In ancient Rome, an architect named Vitruvius published what became his magnum opus “The Books on Architecture” is 25 BC. He suggested that a temple couldn’t be built unless it conforms exactly to the principle relating to the members of a well-shaped man. Many of us are familiar with this thought; the body of an outstretched man could be made to fit within both a circle and a square. Back in Virtuvius’ day, the circle signified the cosmic and the divine, the square represented the earthly and the secular. About five hundred years later, Leonardo Da Vinci comes along and sketches the Vitruvian Man. In many respects, this is what we do. We take the classical and attempt to transcend it, creating a world in which we best our financial challenges.
I stumbled across a couple of things this past weekend that I thought we should discuss. The first is internship. It is a collegiate right of passage, a time when you are employed – so to speak – without pay in the hopes that you will gain experience in the field you have chosen. I mentioned Leonardo because he had no such internship.

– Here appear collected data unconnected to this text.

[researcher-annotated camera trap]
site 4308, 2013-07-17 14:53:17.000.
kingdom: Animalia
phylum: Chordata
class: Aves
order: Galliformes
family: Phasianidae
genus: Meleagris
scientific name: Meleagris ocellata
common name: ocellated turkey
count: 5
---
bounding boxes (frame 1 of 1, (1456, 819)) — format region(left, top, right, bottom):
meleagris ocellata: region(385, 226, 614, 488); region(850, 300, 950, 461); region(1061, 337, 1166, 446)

He was a self-taught artist and one who had to elevate what he did above those who were born of higher incomes.
So I posed the question: how do we view the intern? Is it illegal or worse, unethical to not pay someone to gain experience, in a sense, to create a model of how things are done? Does it create a situation where those who can afford to intern accept their internship without hardship while those who can’t, do not? Does it add to unemployment? Is the intern safe in the workplace, governed by the laws that protect workers? Who gains financially from the arrangement?